** Start **

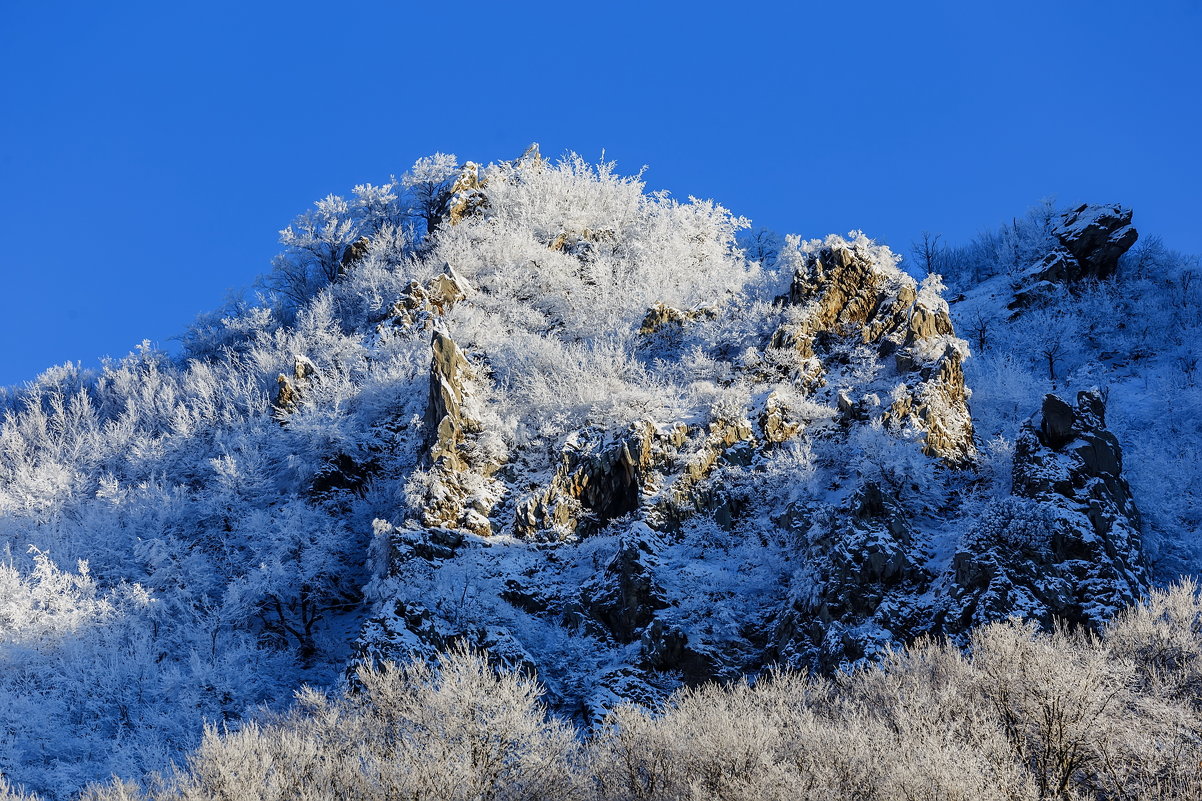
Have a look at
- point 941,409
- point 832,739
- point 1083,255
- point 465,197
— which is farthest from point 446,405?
point 1083,255

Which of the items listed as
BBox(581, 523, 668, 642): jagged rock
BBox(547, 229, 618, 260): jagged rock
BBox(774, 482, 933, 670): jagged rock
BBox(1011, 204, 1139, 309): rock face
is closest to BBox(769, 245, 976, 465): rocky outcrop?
BBox(774, 482, 933, 670): jagged rock

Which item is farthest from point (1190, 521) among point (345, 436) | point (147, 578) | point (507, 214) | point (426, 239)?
point (426, 239)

** End **

**What you will do:**
Return, word for word, every line from the line with "Which of the items listed as" to the final line of the data.

**Response to the task:**
Which of the items listed as
BBox(581, 523, 668, 642): jagged rock
BBox(547, 229, 618, 260): jagged rock
BBox(774, 482, 933, 670): jagged rock
BBox(1011, 204, 1139, 309): rock face
is closest to BBox(769, 245, 976, 465): rocky outcrop?
BBox(774, 482, 933, 670): jagged rock

Which item is farthest from point (1190, 521) among point (345, 436) | point (147, 578) | point (507, 214) | point (426, 239)?
point (426, 239)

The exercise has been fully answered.